Autre famille, au sens métaphorique cette fois : l'Europe. Que vous inspire-t-elle ?
Quand le traité de Maastricht a été concocté, je sortais de la rédaction de L'Invention de l'Europe et j'étais particulièrement attentif aux différences de structures familiales entre pays européens. Pour moi, l'Allemagne, avec sa tradition hiérarchique héritée de la famille souche, est aussi éloignée de la France, individualiste à cause de sa famille nucléaire égalitaire, qu'elle est proche du Japon, souche aussi. L'Italie centrale, elle, était communautaire. Des hommes qui s'imaginent pouvoir unifier un continent aussi éclaté anthropologiquement que l'Europe avec le seul instrument monétaire ne peuvent être que des ignorants. Si j'étais croyant, je dirais des impies, puisqu'ils attribuent à l'argent la capacité de créer un monde...
Une union plus politique ne peut-elle pas permettre à l'Europe de dépasser ces différences de structures familiales ?
La seule chose qui pourrait fonctionner, ce serait la domination absolue d'un pays sur les autres. La droite française est d'ailleurs retombée dans son rêve de soumission à l'Allemagne... sans voir que l'Allemagne est un pays vieux, fatigué, avec une population qui diminue, incapable de mettre au pas tout le continent malgré son industrie efficace et sa comptabilité en ordre. Non, la seule façon de sauver l'euro reste pour moi le protectionnisme européen, mais la majorité de la classe politique n'en veut pas.
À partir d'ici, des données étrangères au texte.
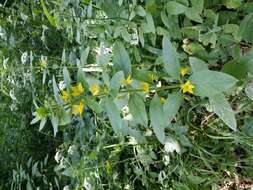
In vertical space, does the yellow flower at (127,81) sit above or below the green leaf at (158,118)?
above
Il ne reste donc plus qu'à s'asseoir dans son fauteuil et contempler le désastre à venir, en commençant par le spectacle pitoyable de dirigeants s'agitant sur la crise de la dette publique. Je suis choqué par la façon dont on parle de cette dette, en suggérant que l'Etat français a distribué trop d'argent à des gens démunis qui ne le méritaient pas. L'achat de titres publics était - jusqu'à maintenant - un moyen très sûr de mettre son argent à l'abri, et ce sont les plus riches qui, aujourd'hui, détiennent l'essentiel de la dette. On comprend qu'ils aient peur d'un « défaut »... mais moi, franchement, il ne m'inquiète pas : j'en rêve. Je suis simplement partisan d'une nationalisation des banques, qui mettrait à l'abri les petits épargnants.
Vous êtes issu d'une « lignée » solidement ancrée à gauche (votre grand-père était Paul Nizan). Quelles relations l'intellectuel engagé que vous êtes entretient-il avec sa « famille » politique ?
Aujourd'hui, les rapports entre intellectuels et politiques sont marqués par l'indifférence mutuelle : ces derniers ne s'intéressent guère aux idées, ils lisent très peu. Ils ne sont même pas « post-idéologiques », ils sont « post-livresques », préfèrent la télé aux livres et ont les yeux rivés sur les sondages. Cela ne m'empêchera pas d'aller voter aux primaires - pour Arnaud Montebourg, parce qu'il a une attitude lucide sur le libre-échange et sur nos rapports avec l'Allemagne. La droite est devenue très inquiétante, par son autoritarisme, sa volonté de contrôler l'information, d'instrumentaliser la question de l'identité nationale... Donc, pas de fantaisie - je vais voter socialiste.